Text section:
= Second Battle of Corinth order of battle: Union =

The following Union Army units and commanders fought in the Battle of Corinth of the American Civil War on October 3 and 4, 1862, in Corinth, Mississippi. Order of battle compiled from the army organization, return of casualties and reports. The Confederate order of battle is listed separately.

==Abbreviations used==
===Military rank===
- MG = Major General
- BG = Brigadier General
- Col = Colonel
- Ltc = Lieutenant Colonel
- Maj = Major
- Cpt = Captain
- Lt = Lieutenant

===Other===
- w = wounded
- mw = mortally wounded
- k = killed
- c = captured

==Army of the Mississippi==

MG William S. Rosecrans

- Chief of Staff: Ltc Henry Gassaway Kennett
- Aide de Camp: Col John V. Du Bois

| Division | Brigade | Regiments and Others |
| Second Division BG David S. Stanley | First Brigade Col John W. Fuller | 27th Ohio: Maj Zephaniah Spaulding; 39th Ohio: Col Alfred West Gilbert; 43rd Ohio: Col J. L. Kirby Smith (mw), Ltc Wager Swayne; 63rd Ohio: Col John W. Sprague; Jenks' Company, Illinois Cavalry; Michigan Light Artillery, 3rd Battery: Lt. Carl A. Lambert; Wisconsin Light Artillery, 8th Battery: Lt. John D. McLean; 2nd United States, Battery F: Cpt Thomas D. Maurice; |
| Second Brigade Col Joseph A. Mower (w/c) | 26th Illinois: Maj Robert A. Gillmore; 47th Illinois: Col William A. Thrush (k); 5th Minnesota: Col Lucius F. Hubbard; 11th Missouri: Maj Andrew Weber; 8th Wisconsin: Ltc George W. Robbins; Iowa Light Artillery, 2nd Battery: Cpt Nelson T. Spoor; |
| Third Division BG Charles S. Hamilton Escort: 5th Missouri Cavalry, Company C | First Brigade BG Napoleon B. Buford | 48th Indiana: Ltc DeWitt C. Rugg (w), Lt James W. Archer; 59th Indiana: Col Jesse I. Alexander; 5th Iowa: Col Charles L. Matthies; 4th Minnesota: Col John B. Sanborn; 26th Missouri: Ltc John H. Holman (w); Battery M, 1st Missouri Light Artillery: Lt Julius MacMurray; Ohio Light Artillery, 11th Battery: Lt Henry M. Neil; |
| Second Brigade BG Jeremiah C. Sullivan (w) Col Samuel A. Holmes | 56th Illinois: Ltc Green Berry Raum; 10th Iowa: Maj Nathaniel McCalla; 17th Iowa: Maj Jabez Banbury; 10th Missouri: Col Samuel A. Holmes; 24th Missouri, Company E: Cpt Lafayette M. Rice; 80th Ohio: Maj Richard Lanning (k); Wisconsin Light Artillery, 6th Battery: Cpt Henry Dillon; Wisconsin Light Artillery, 12th Battery: Lt Lorenzo D. Immell; |
| Cavalry Division Col John K. Mizner | First Brigade Col Edward Hatch | 7th Illinois Cavalry: Col Edward Prince; 11th Illinois Cavalry: Col Robert G. Ingersoll; 5th Ohio Cavalry, Companies E, H, I, and K: Cpt Joseph C. Smith; |
| Second Brigade Col Albert L. Lee | 2nd Iowa Cavalry: Maj Datus E. Coon; 7th Kansas Cavalry: Ltc T.P. Herrick; 3rd Michigan Cavalry: Cpt Lyman G. Willcox; |
|  | Unattached | 64th Illinois: Cpt John Morrill; 1st United States Infantry, Companies A, B, C, D, H, and I (siege artillery): Cpt G.A. Williams; |

===Army of the Tennessee===

MG Ulysses S. Grant (not present)

What to work on:
[1] According to the Union order of battle, who commanded the Second Division of the Army of the Mississippi?
[2] Retype the passage of the Union order of battle that starts at the words "The following Union" and stops after the words "is listed separately.".

Lines of data

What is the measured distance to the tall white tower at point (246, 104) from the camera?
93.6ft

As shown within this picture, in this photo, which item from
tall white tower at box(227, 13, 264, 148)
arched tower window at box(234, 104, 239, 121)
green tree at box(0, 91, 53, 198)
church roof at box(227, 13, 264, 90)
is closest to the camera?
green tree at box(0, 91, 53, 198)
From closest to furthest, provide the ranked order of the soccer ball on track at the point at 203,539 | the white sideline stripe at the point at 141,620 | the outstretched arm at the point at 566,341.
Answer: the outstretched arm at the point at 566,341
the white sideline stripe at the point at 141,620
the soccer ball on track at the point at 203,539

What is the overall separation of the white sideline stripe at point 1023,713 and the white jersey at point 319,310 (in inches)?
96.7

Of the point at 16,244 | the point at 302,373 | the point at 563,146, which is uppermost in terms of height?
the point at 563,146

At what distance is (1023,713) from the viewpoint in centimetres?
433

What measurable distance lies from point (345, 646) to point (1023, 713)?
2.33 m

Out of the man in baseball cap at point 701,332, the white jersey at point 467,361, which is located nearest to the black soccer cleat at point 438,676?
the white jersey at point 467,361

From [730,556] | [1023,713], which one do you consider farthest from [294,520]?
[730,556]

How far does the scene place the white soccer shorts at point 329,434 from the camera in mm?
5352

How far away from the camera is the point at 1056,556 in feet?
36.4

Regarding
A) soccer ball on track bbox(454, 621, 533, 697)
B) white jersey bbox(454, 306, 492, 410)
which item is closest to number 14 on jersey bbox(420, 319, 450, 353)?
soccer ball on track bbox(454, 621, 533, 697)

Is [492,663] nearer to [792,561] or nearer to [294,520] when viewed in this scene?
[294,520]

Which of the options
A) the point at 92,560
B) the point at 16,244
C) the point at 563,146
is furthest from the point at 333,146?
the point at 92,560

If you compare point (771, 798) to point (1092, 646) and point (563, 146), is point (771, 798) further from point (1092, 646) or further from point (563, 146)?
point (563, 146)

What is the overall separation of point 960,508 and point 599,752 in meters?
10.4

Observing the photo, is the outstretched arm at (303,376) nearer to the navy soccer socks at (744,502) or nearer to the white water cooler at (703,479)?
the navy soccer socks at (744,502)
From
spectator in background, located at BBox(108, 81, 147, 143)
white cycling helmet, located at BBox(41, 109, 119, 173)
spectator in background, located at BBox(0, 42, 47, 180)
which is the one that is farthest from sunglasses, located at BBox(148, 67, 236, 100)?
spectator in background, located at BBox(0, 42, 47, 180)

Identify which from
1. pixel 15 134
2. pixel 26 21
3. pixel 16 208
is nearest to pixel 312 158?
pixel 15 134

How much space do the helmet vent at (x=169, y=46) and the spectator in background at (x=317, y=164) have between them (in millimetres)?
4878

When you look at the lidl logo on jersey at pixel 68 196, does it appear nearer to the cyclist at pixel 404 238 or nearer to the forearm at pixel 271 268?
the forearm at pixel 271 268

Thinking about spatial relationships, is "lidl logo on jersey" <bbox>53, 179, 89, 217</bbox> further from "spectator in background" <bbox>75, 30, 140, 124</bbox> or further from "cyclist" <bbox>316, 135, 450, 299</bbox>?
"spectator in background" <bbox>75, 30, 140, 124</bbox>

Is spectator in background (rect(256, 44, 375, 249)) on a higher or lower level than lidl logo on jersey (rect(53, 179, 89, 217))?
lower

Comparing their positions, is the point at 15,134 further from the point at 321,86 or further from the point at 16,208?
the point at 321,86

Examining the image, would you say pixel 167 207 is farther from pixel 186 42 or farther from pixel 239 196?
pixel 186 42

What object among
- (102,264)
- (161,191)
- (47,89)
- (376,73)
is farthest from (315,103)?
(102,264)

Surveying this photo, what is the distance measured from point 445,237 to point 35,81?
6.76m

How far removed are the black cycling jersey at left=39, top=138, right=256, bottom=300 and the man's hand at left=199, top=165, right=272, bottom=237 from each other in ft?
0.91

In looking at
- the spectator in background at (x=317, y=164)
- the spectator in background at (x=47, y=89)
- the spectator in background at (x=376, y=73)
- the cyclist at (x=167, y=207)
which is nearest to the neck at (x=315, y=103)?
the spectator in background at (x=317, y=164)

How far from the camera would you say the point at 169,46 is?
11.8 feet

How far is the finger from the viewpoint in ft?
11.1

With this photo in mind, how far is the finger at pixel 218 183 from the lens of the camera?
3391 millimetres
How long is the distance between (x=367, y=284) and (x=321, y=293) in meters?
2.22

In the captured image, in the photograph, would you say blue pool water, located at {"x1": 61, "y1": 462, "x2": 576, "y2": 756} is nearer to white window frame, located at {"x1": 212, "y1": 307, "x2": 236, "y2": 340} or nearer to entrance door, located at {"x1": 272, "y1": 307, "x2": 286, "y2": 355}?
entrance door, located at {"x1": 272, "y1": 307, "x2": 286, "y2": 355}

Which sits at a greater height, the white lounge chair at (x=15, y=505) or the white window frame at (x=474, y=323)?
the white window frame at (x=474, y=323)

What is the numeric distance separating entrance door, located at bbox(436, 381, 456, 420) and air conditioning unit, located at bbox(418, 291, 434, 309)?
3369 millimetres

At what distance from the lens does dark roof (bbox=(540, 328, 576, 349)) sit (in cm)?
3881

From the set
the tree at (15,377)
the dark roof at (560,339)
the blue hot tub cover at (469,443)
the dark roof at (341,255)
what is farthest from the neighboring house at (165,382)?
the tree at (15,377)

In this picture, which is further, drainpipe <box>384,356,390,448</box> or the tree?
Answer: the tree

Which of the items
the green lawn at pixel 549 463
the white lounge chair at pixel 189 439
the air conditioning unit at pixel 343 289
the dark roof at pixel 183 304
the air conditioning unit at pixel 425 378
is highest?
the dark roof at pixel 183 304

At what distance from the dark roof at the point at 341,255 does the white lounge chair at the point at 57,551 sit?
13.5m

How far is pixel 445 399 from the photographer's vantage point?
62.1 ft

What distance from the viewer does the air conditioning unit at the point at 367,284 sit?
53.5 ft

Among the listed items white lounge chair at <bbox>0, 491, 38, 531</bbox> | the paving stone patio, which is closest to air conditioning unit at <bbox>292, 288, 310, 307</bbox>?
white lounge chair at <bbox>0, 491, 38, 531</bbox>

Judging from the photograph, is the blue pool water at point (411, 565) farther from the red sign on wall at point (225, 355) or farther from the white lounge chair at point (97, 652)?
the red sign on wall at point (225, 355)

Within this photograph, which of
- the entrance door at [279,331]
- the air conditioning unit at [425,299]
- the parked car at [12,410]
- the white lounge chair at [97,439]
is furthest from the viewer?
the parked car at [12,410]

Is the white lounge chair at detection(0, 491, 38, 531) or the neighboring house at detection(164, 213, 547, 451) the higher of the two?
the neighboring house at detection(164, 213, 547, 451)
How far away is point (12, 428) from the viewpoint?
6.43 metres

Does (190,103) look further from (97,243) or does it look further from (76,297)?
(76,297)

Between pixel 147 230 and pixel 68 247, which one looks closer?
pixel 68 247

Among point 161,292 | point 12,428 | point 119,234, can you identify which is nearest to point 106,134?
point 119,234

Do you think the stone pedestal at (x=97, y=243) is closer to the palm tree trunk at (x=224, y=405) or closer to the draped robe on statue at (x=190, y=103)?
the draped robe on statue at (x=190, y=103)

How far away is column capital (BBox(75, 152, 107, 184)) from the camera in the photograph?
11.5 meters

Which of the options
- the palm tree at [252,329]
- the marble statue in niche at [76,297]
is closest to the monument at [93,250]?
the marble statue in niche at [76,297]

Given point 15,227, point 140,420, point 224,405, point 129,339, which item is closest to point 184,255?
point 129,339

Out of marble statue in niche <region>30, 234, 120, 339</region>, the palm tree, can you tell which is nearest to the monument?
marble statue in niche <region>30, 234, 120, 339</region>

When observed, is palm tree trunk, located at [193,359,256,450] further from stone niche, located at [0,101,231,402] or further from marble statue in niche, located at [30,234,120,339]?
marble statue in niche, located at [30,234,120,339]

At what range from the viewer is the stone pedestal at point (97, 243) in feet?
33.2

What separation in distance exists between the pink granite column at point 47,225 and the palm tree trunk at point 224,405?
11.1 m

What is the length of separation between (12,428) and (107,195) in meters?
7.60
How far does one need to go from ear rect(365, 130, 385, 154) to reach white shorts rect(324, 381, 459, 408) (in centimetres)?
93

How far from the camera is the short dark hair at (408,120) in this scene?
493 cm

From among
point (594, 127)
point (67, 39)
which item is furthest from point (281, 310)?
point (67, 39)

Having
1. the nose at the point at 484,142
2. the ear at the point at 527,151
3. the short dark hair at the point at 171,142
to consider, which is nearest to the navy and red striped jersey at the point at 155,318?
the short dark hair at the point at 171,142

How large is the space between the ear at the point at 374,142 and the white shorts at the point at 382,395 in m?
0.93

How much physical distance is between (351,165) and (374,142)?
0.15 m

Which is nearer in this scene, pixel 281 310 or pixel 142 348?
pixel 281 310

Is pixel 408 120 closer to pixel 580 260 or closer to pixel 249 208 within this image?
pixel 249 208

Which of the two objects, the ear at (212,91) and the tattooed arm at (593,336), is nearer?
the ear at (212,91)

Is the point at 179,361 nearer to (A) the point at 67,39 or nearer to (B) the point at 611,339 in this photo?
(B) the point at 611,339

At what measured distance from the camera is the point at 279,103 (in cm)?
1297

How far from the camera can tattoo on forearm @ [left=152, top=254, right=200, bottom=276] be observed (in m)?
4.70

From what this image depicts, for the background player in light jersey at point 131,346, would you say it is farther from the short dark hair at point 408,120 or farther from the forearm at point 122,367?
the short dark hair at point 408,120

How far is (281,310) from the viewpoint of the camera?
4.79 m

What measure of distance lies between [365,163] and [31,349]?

In response:
[1] Brigadier General David S. Stanley commanded the Second Division.

[2]
The following Union Army units and commanders fought in the Battle of Corinth of the American Civil War on October 3 and 4, 1862, in Corinth, Mississippi. Order of battle compiled from the army organization, return of casualties and reports. The Confederate order of battle is listed separately.